Large-format analogue photography/silver gelatin prints / 5 in a series of 18 – Patagonian landforms in Argentina and Chile.
This work reflects the romantic notions of the pictorial movement in photography. It references the F64 club and the work of Ansel Adams, as well as the sublime nature of landscape painting and photo-realist charcoal drawings created from photographic images.
The sculptural nature of these landforms is heightened by the ambiguous scale within their environmental context, only evidenced by the subtle juxtaposition of nondescript vegetation.
Glaciar Upsala / Austral Andes, Argentine Patagonia / silver gelatin print 100 × 127 cm. The brittle top layer or 'fracture zone' of the glacier moves as a single piece over the lower, more plastic flow, deforming it under pressure. The terminal moraine, at the base of the glacier, is formed by the deposition of glacial material and left exposed as the glacier retreats.

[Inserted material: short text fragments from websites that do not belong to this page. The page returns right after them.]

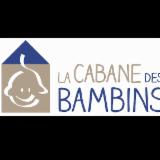 LA CABANE DES BAMBINS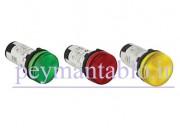 لامپ سیگنال تابلویی 220 ولت (AC) باکالیت (Schneider electric (LED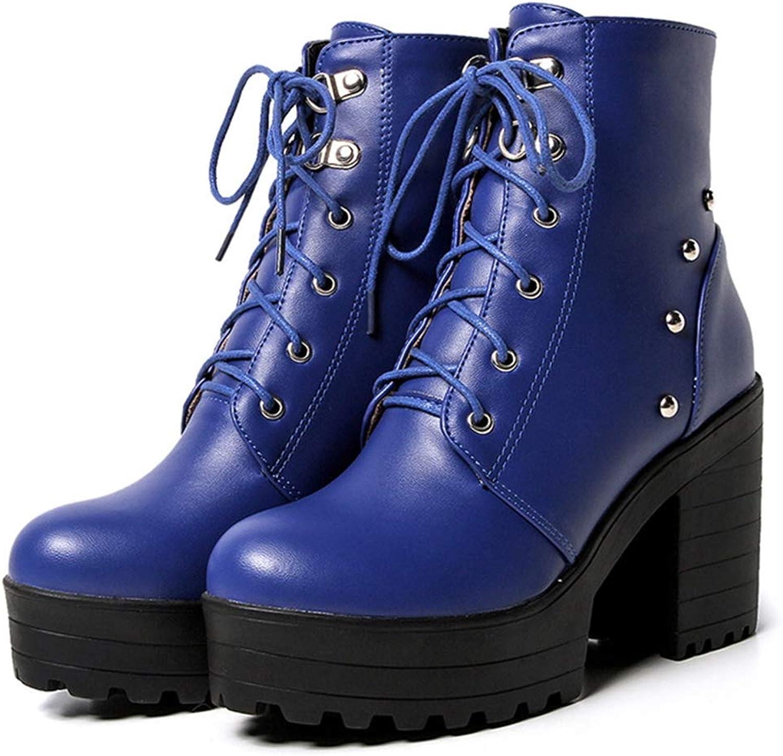 Hoxekle kvinnor Winter Ankle Boot Square High Thick Thick Thick Heel Martin Style Lace Uppe Pointed Toe Tillfälliga Kvinnliga skor  klassiskt mode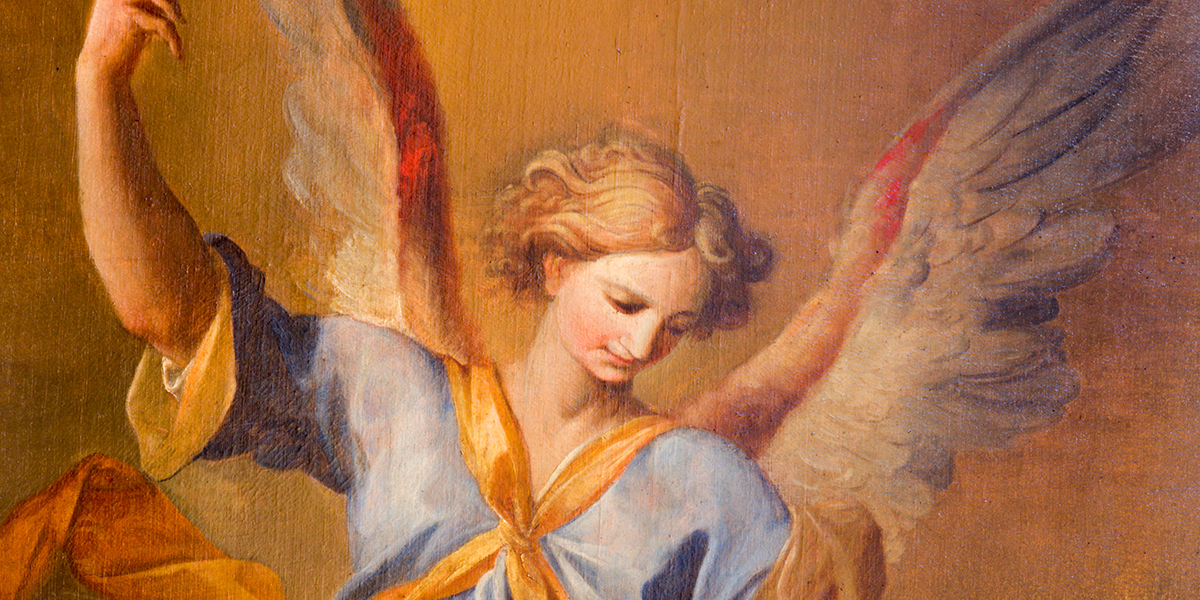 10 Mysterious things to know about guardian angels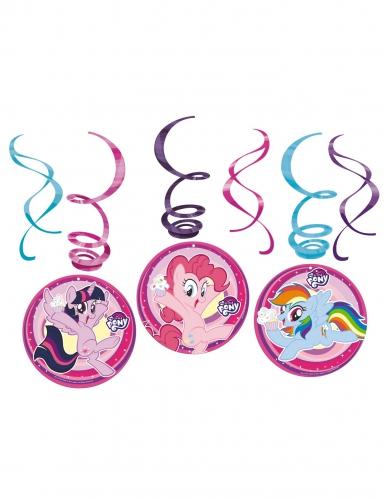 6 sospensioni a spirale My little pony™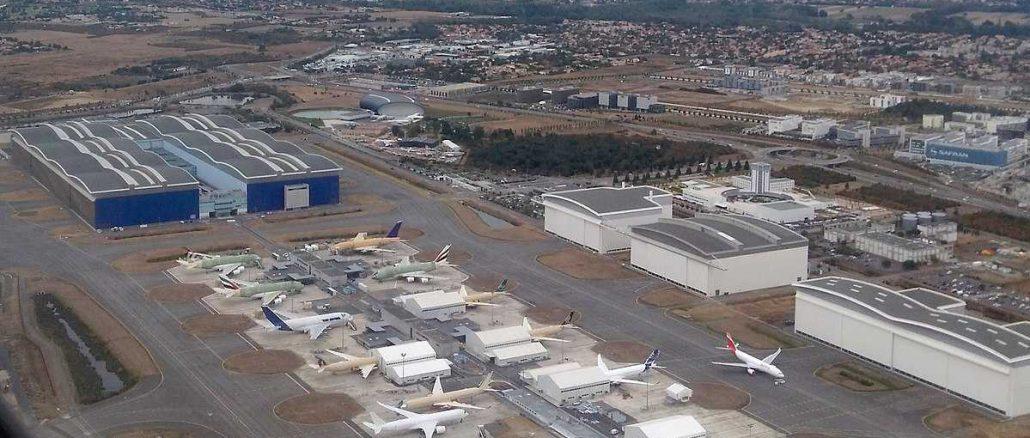 Arrêt de l'A380 incertitudes sur les 3500 postes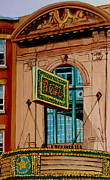 Forties Paintings - Vintage Rialto Marquee Theatre-montreal Heritage Building by Carole Spandau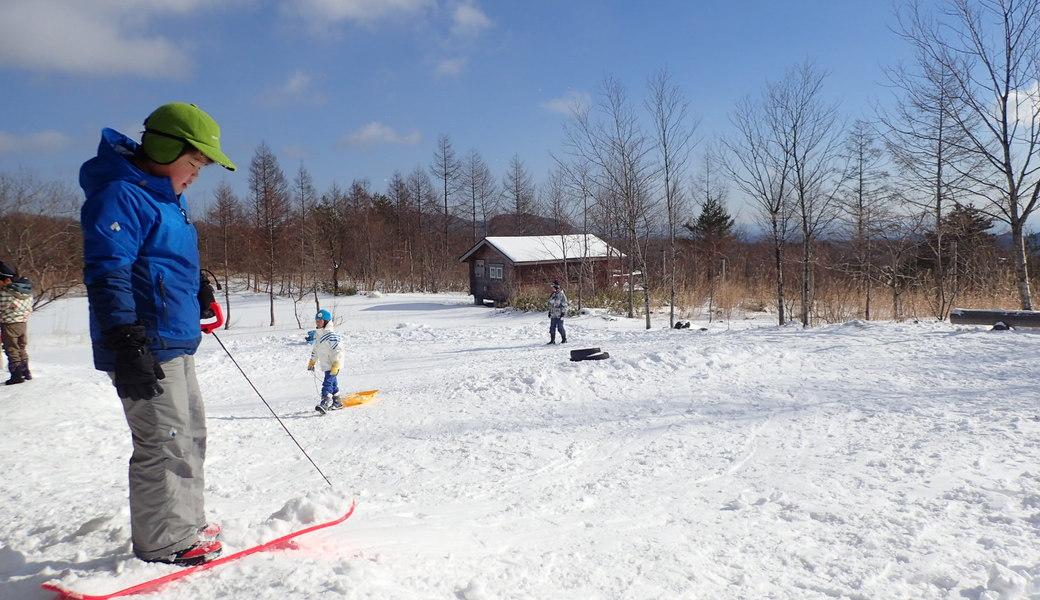 冬休み 山の暮らしキャンプ(4泊5日)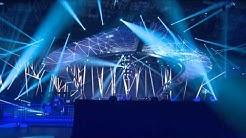 Pre-Programming für den Eurovision Song Contest (ESC) 2017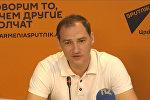 Пресс-конференция известного российского телеведущего  Романа Бабаяна в мультимедийном пресс-центре Sputnik Армения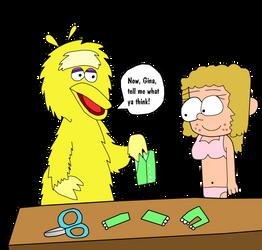 Big Bird Makes Gina a Halloween Costume by TimzUneeverse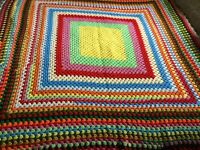 Twin Size Crocheted Square Blanket Throw Afghan 62 x 62 Multicolor Bright Vnt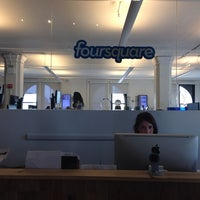 Photo taken at Foursquare HQ by Léna Le Rolland on 9/5/2013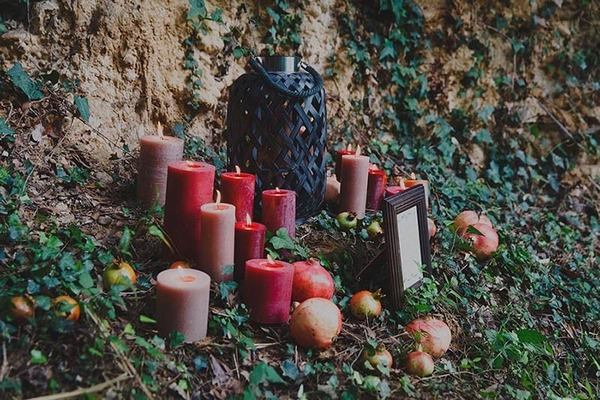 Candles in woods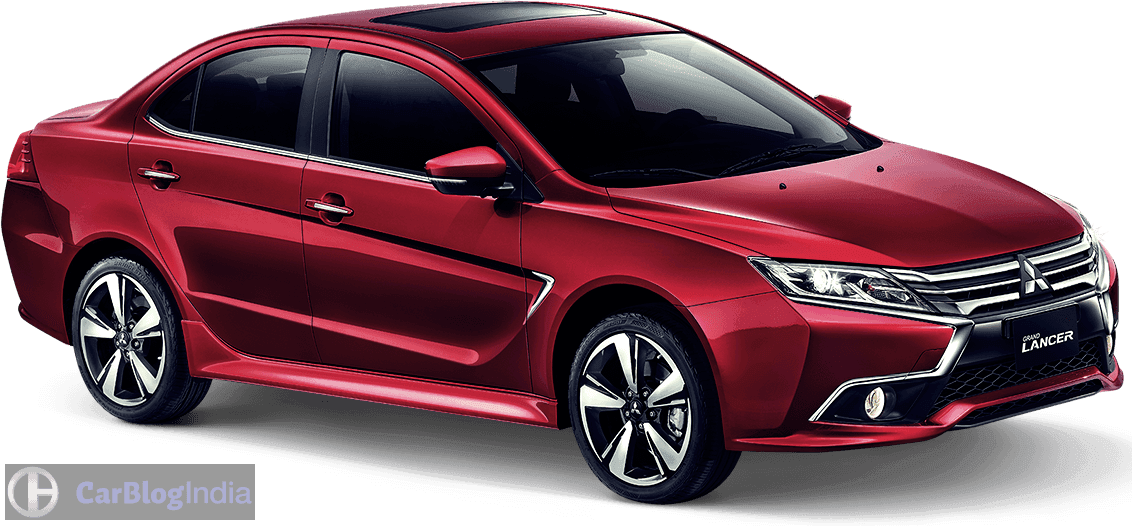 2017 Mitsubishi Lancer All You Need To Know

Stromatolite / Chilean Patagonia / silver gelatin print 150 × 124 cm. Formed by the sedimentary layering of microorganisms. Early microbial stromatolites date to 2.724 billion years ago, and recently discovered stromatolites extend as far back as 3.450 billion years.
Tres Cruces diptych/silver gelatin prints 160 × 404 cm. Landforms situated in the Quebrada de Humahuaca 'cracked mountain range' of the Andes in northern Argentina.
Los Castillos / triptych/silver gelatin prints, 65 x 251 cm. It was created as a result of the tectonic shifts of the oceanic crust of the South American Plate, which drove it upwards and out of the ground. As precipitation is sporadic and accompanied by severe temperature oscillations, the cracking at the rock surfaces of this site is exacerbated. The valley's history is culturally rich, with 10,000 years of inhabitants. It served as a caravan route to the Inca Empire in the 15th Century, a passage from Peru to Argentina and Chile for Spanish imperialists, and the setting for many battles of the Spanish War of Independence. The Rio Grande roars by its base in the winter, and the riverbed, dry in summer, facilitates the whiplashing winds with sandy ammunition to carve fissures into its faces.
La Sophia / triptych/silver gelatin prints 90 × 285cm: Torres del Paine, Chilean Patagonia. Exposed granite contrasts with the remnants of the landform's eroded sedimentary stratum.